The Ivy Bridge Core: I Think I Know You
Intel purposely carries over a lot of the technology it introduced with Sandy Bridge, allowing the company to focus more intently on a smoother transition from 32 to 22 nm manufacturing. Thus, the capabilities of an Ivy Bridge-based IA core are very much similar to the prior generation.
Each core still hosts 32 KB of L1 data and L1 instruction cache, along with a 256 KB L2 cache. Moreover, quad-core models like the Core i7-3770K share up to 8 MB of last-level cache. Latencies appear very similar, indicating comparable cache bandwidth as Sandy Bridge.
Intel claims it made subtle adjustments to the IA cores, however, that improve performance in certain situations. Company representatives didn’t go into much detail about core architecture improvements at last year’s IDF, mentioning only that there are about half a dozen features in the core and another six or so more in the memory controller/cache that accelerate IA workloads. Fortunately, it’s easy enough for us to run a handful of single-threaded tests with Turbo Boost disabled to see how Core i7-3770K compares to Core i7-2700K, both operating at 3.5 GHz.
Ivy Bridge takes about three seconds off of our Lame, iTunes, and PDF creation metrics. That’s decidedly less impressive than what Sandy Bridge did compared to Nehalem—but again, it’s a result we expected.
The bottom line for enthusiasts is that Ivy Bridge’s IPC-oriented improvements alone are not compelling enough to warrant an upgrade from Sandy Bridge chips running at similar frequencies.

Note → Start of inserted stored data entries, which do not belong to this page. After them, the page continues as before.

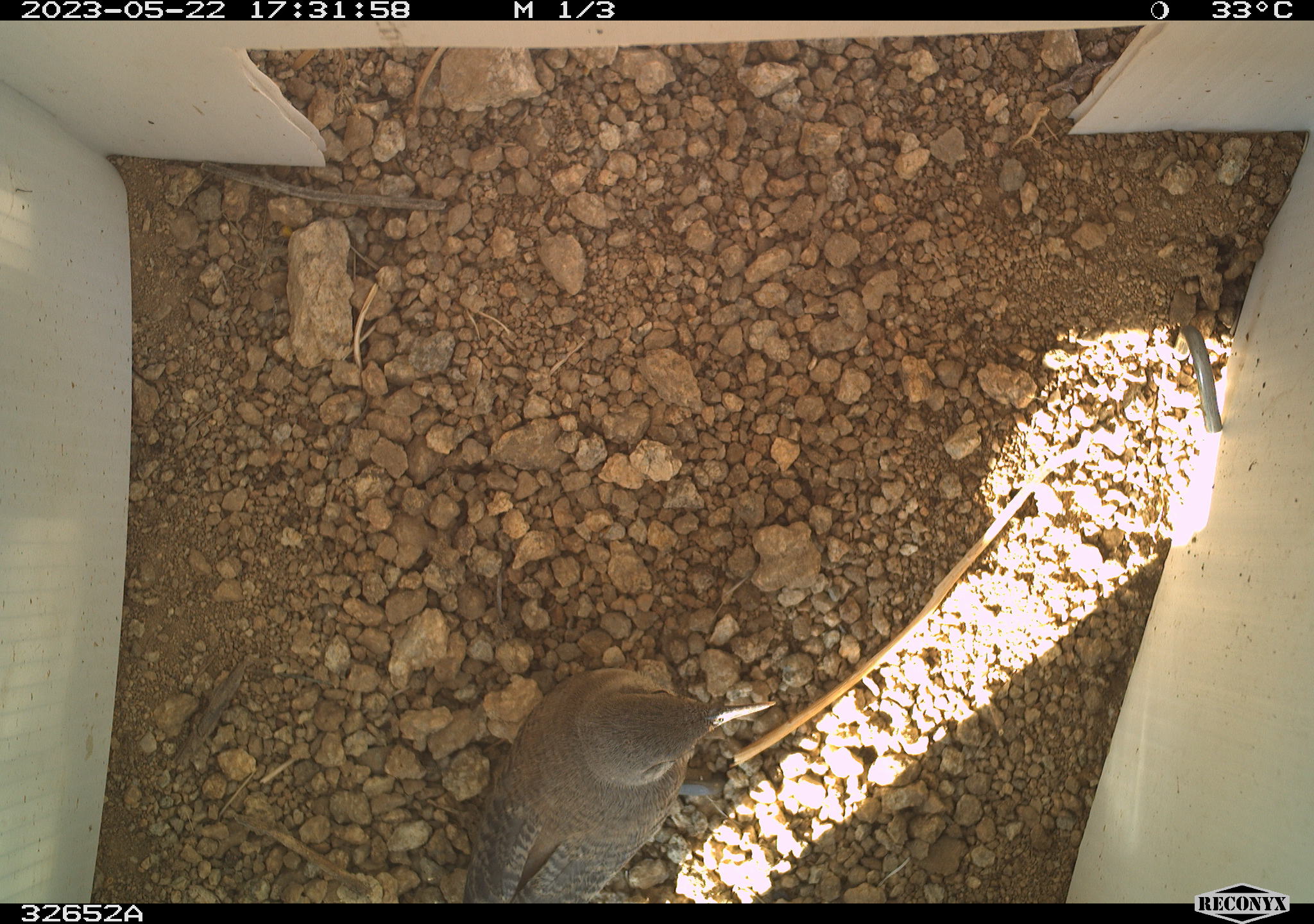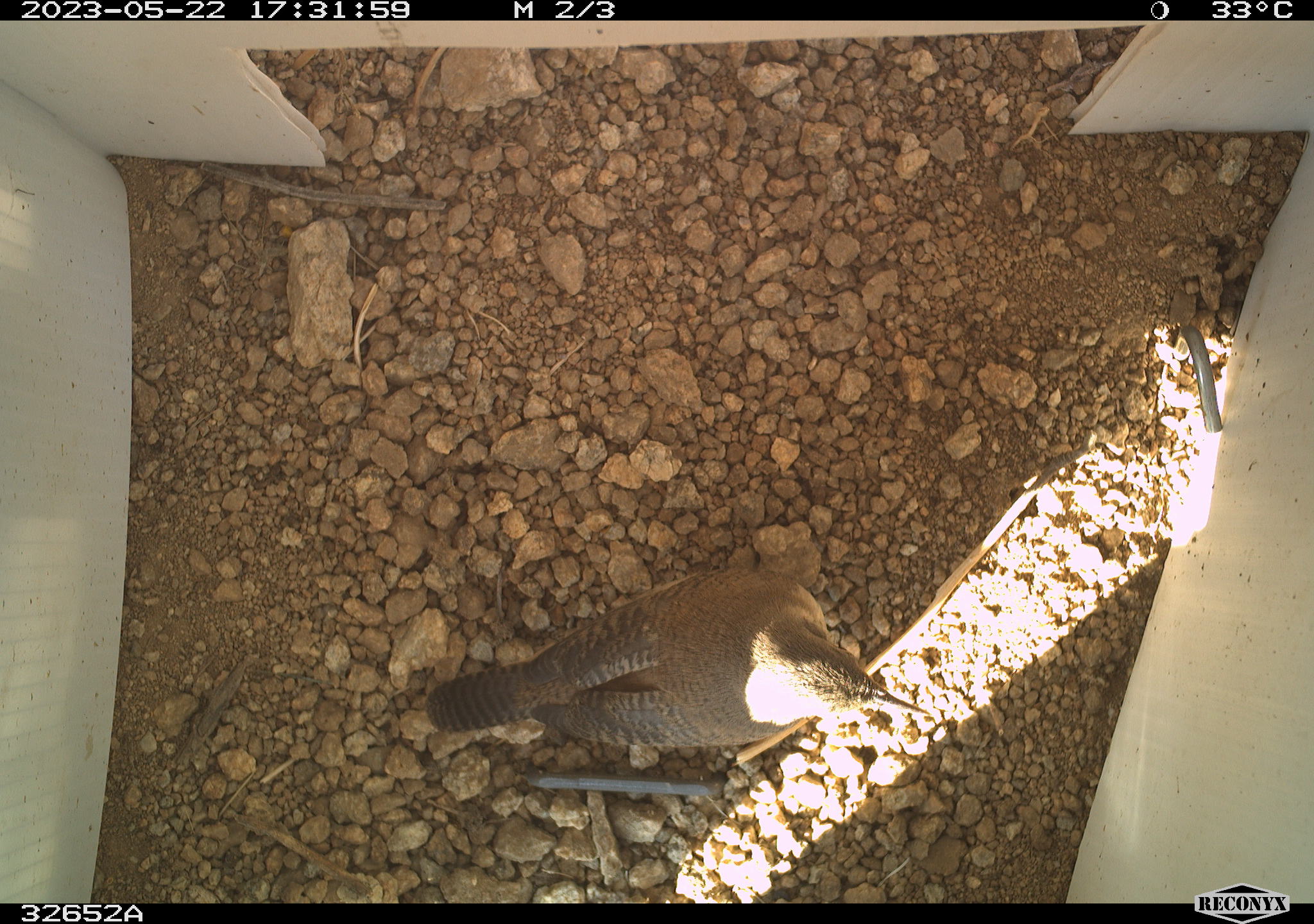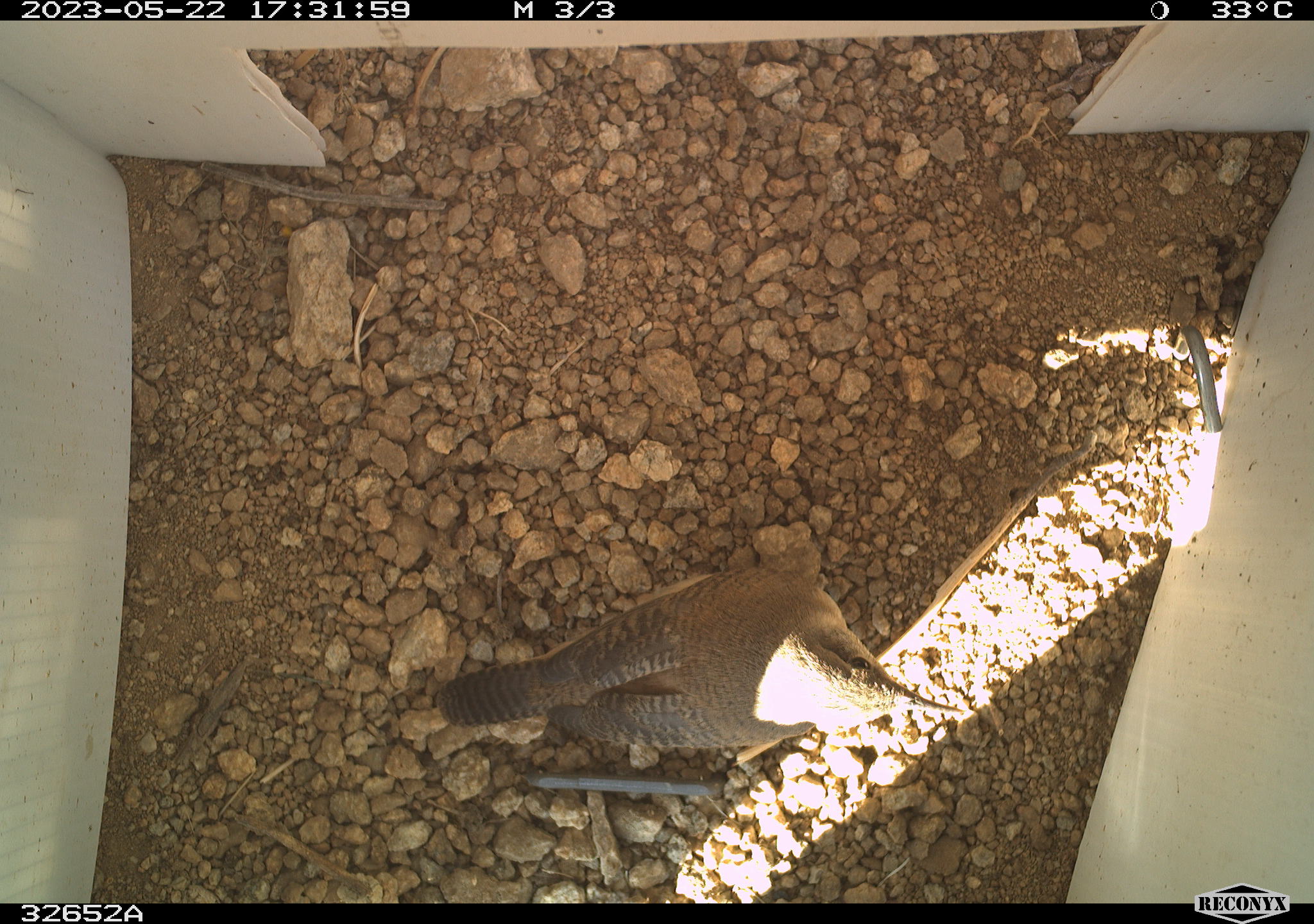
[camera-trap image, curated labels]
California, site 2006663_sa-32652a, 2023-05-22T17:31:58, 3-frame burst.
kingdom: Animalia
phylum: Chordata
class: Aves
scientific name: Aves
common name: bird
Bird (Aves).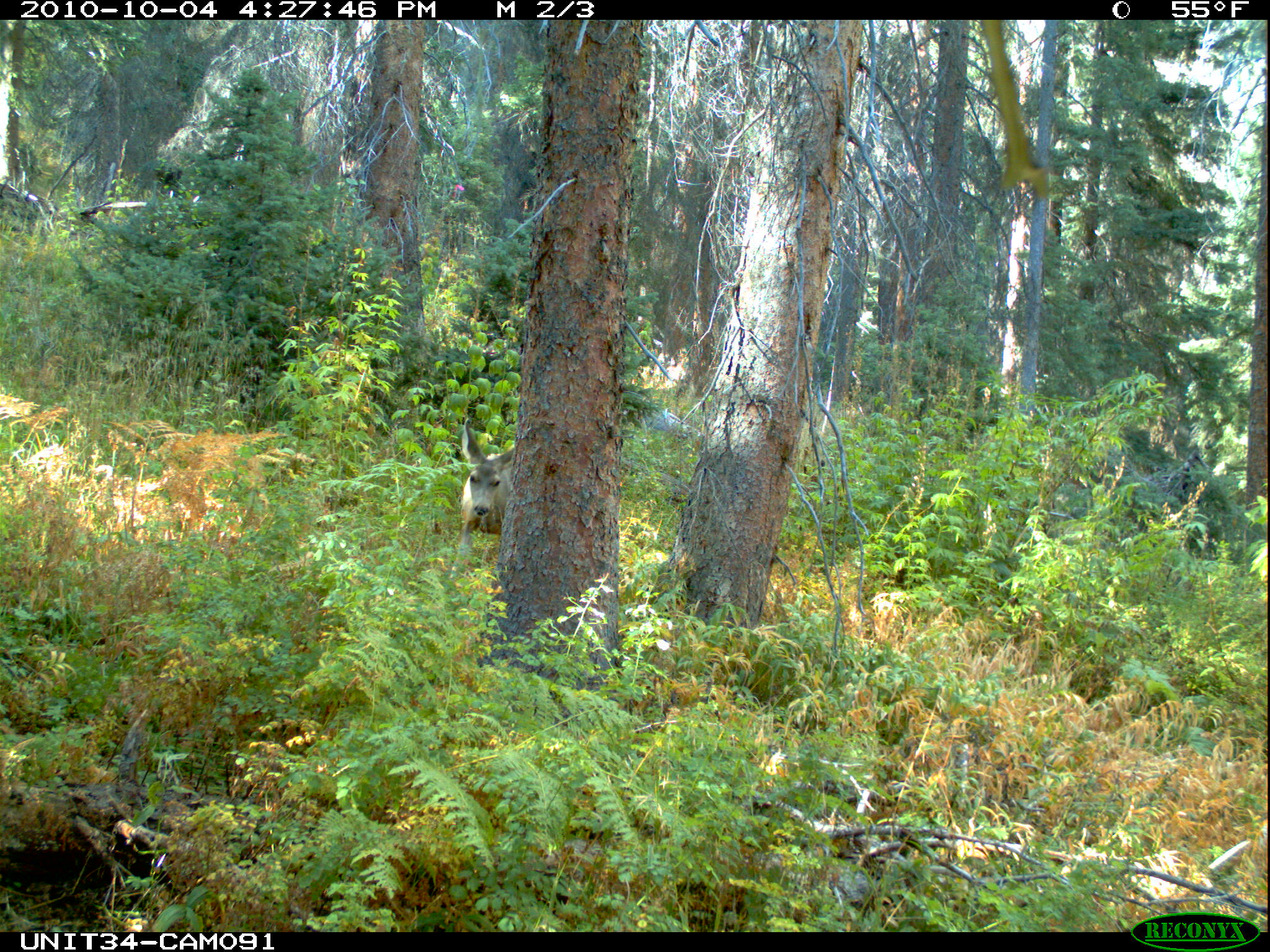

Intel does incorporate a pair of security-oriented features that software developers will be able to exploit moving forward: a Digital Random Number Generator instruction and Supervisor Mode Execution Protection.
Designed to be standards-compliant, the DRNG’s purpose is to provide a high-quality and high-performance source of entropy—the measure of a cryptographic key’s unpredictability. As a result, an application can exploit the DRNG, and get reliably good random numbers at up to 2-3 Gb/s. Intel makes the instruction available to operating system- and user-level code at all privilege levels.
The other new feature, abbreviated SMEP, attempts to thwart escalation of privilege attacks that seek access to resources normally protected from a less privileged ring. Simply, it prevents the execution of supervisor mode code in user-mode memory pages.